*PAGE EXTRACT:*

Chucky gets a modern update in this actually pretty well-made reboot of the 1988 classic horror film.
The Kaslan Corporation has unveiled their latest product, the Buddi doll. The doll is a smart doll that can serve as a best friend, security system, all the works. At a factory in Vietnam, a programmer grows tired of the abuse he receives at the hands of the warehouse manager. Putting together a new Buddi doll, he decides to reprogram the doll to take away all restrictions before jumping to his death. The new doll is sent to Chicago, where Zedmart worker Karen Barclay decides to give the new doll to her son Andy as both an early birthday present and the fact that life’s been hard since they moved to the city.

*DATASET RECORDS:*
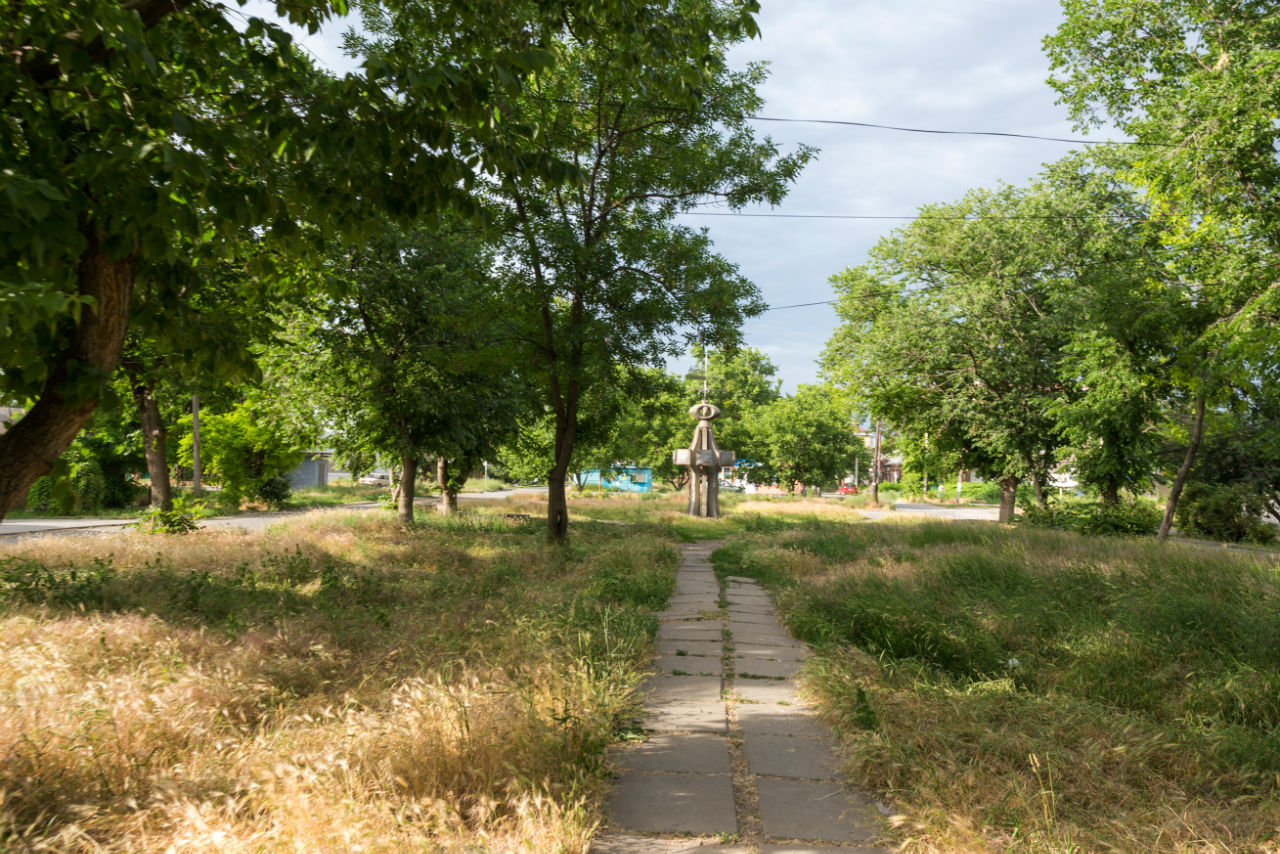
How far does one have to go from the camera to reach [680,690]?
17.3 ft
==
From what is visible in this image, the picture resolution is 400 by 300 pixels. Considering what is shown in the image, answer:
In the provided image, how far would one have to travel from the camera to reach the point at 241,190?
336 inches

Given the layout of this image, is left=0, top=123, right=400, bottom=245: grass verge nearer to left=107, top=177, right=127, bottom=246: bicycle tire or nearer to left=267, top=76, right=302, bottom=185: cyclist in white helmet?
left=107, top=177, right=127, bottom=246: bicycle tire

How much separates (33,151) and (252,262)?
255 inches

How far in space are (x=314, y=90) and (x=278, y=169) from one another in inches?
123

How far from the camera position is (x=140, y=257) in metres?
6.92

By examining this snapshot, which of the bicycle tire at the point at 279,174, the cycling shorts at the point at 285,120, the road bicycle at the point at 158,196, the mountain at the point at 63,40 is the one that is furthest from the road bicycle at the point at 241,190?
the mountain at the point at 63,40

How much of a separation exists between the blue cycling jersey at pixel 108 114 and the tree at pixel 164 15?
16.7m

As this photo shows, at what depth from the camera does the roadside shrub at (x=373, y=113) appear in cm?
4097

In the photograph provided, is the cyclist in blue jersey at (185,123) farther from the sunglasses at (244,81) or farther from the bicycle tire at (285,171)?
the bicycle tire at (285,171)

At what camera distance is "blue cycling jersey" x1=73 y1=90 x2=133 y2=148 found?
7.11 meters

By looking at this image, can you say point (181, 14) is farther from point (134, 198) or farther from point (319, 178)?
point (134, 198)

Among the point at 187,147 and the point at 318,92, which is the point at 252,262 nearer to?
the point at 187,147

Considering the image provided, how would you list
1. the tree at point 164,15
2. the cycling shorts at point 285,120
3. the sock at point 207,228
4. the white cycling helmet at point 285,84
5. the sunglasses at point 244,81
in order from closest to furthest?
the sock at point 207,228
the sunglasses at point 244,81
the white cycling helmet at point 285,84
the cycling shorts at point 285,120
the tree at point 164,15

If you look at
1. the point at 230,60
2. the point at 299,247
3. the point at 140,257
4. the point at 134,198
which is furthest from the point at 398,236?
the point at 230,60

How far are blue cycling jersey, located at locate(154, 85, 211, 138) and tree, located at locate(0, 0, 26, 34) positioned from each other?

*WHAT YOU NEED TO DO:*
1. List every person the film review mentions, named or unnamed, not counting the dolls.
2. Please write what comes next in the film review, picking up after its final sentence and not drawing on the data.

*RESULTS OF THE TASKS:*
1. The programmer at the factory in Vietnam, the warehouse manager, Karen Barclay, and her son Andy.

2.
At first, the doll, known as Chucky, slowly gets to bond with Andy. However, as Andy deals with issues involving both his cat and Karen’s boyfriend Shane, Chucky shows a side that proves to be very dangerous. With his restrictions off, Chucky begins a deadly spree that eventually makes it way to Andy as he finds himself targeted by Chucky. Chucky feels if Andy can’t be his best friend, then no one can. Andy must attempt to rely on his new friends Falyn and Pugg to help him find a way to stop Chucky’s reign of terror before it is too late.
When it was announced that Chucky would be getting a reboot, fans were extremely shocked because in 2017, the original Child’s Play saga continued with Cult of Chucky. However, creator Don Mancini did tell viewers that MGM only have the rights to the original film and he would have zero involvement in the film. The concept of the original, a serial killer possessing a doll before his death was ingenious. However, this new film would involve a re-programmed smart doll (just like the recently released and reviewed Banana Splits Movie) and one can only thank God that they found Mark Hamill to voice the new doll.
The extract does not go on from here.